Selected text:
== Segment start ==
When you see what looks like a small fruit tree sprouting from a gigantic elephant's leg -- like the dry-season-leafless shown below at the right -- probably it's what the Maya call Bonete. I find no English name for it. It's Jacaratia mexicana, endemic but frequent in the Mexican states of Yucatan and Campeche, and growing to about 40 feet high (12m). Bonetes are members of the Papaya Family.
Bonetes flower in the middle of the dry season, in January or so. The male flowers are yellow and attractive, but the female ones are more interesting, being star shaped and bearing oversize, brown stigmas. The ovary bears longitudinal ridges along its sides. Those ridges will develop into "fins" on the Bonete's torpedo-shaped fruits, as shown below:
The fruits grow to about six inches long (15cm) and may yellow. The local Maya eat them raw, saying that they are sweet. The fruits take their time to ripen, about six months. Often by the time they ripen, leaves are present on the trees.
When I first saw the torpedo-like fruits pointed toward the ground and bearing those swooped-back fins, I imagined that when the fruits dropped the fins would stabilize their descent and the fruits would lodge nose-down in rainy-season mud. However, you can see the fruit's final destiny at the right.
== Segment end ==
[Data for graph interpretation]
== Segment start ==
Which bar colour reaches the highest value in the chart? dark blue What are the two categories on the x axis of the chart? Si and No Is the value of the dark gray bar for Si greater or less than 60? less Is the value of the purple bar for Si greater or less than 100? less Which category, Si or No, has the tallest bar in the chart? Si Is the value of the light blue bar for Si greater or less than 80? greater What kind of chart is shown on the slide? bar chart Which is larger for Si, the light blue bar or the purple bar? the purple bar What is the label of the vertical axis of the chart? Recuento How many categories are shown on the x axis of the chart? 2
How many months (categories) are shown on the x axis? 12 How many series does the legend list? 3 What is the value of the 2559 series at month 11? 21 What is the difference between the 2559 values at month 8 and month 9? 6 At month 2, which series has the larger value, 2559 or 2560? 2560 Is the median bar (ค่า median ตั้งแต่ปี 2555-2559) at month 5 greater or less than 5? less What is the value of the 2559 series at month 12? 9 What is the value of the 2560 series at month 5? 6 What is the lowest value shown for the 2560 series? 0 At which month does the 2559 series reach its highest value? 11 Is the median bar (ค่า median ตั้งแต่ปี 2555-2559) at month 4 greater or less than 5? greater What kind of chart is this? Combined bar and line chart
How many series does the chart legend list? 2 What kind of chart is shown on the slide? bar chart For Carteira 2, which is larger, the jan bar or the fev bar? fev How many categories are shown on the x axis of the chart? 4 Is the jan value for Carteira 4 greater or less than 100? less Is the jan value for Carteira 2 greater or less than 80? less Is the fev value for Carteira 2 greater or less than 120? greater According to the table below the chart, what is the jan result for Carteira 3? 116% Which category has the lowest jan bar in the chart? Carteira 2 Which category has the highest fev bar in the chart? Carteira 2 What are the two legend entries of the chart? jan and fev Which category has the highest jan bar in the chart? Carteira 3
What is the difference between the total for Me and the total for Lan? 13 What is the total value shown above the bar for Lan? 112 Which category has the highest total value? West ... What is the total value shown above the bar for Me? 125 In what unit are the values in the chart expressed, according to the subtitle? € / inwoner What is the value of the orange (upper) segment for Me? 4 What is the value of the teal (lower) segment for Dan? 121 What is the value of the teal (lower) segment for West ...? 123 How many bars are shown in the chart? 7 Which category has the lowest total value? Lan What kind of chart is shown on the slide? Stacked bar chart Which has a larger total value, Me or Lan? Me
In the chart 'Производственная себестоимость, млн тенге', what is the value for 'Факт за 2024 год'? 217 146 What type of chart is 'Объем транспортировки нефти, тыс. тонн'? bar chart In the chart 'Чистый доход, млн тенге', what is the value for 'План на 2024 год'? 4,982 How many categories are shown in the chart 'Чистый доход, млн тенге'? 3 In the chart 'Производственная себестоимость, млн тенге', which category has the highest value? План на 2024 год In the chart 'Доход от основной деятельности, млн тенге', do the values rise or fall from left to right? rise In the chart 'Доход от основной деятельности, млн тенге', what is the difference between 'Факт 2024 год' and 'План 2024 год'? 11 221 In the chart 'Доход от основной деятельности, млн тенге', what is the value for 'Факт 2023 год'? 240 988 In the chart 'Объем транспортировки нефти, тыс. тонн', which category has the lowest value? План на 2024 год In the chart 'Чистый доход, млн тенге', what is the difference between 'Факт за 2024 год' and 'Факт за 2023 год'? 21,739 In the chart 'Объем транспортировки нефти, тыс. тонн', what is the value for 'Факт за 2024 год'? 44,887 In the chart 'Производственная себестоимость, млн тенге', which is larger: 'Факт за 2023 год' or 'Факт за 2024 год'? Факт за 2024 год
== Segment end ==
Description of the task: Please reproduce the Bonete text above in full, word for word.

Written response:
When you see what looks like a small fruit tree sprouting from a gigantic elephant's leg -- like the dry-season-leafless shown below at the right -- probably it's what the Maya call Bonete. I find no English name for it. It's Jacaratia mexicana, endemic but frequent in the Mexican states of Yucatan and Campeche, and growing to about 40 feet high (12m). Bonetes are members of the Papaya Family.
Bonetes flower in the middle of the dry season, in January or so. The male flowers are yellow and attractive, but the female ones are more interesting, being star shaped and bearing oversize, brown stigmas. The ovary bears longitudinal ridges along its sides. Those ridges will develop into "fins" on the Bonete's torpedo-shaped fruits, as shown below:
The fruits grow to about six inches long (15cm) and may yellow. The local Maya eat them raw, saying that they are sweet. The fruits take their time to ripen, about six months. Often by the time they ripen, leaves are present on the trees.
When I first saw the torpedo-like fruits pointed toward the ground and bearing those swooped-back fins, I imagined that when the fruits dropped the fins would stabilize their descent and the fruits would lodge nose-down in rainy-season mud. However, you can see the fruit's final destiny at the right.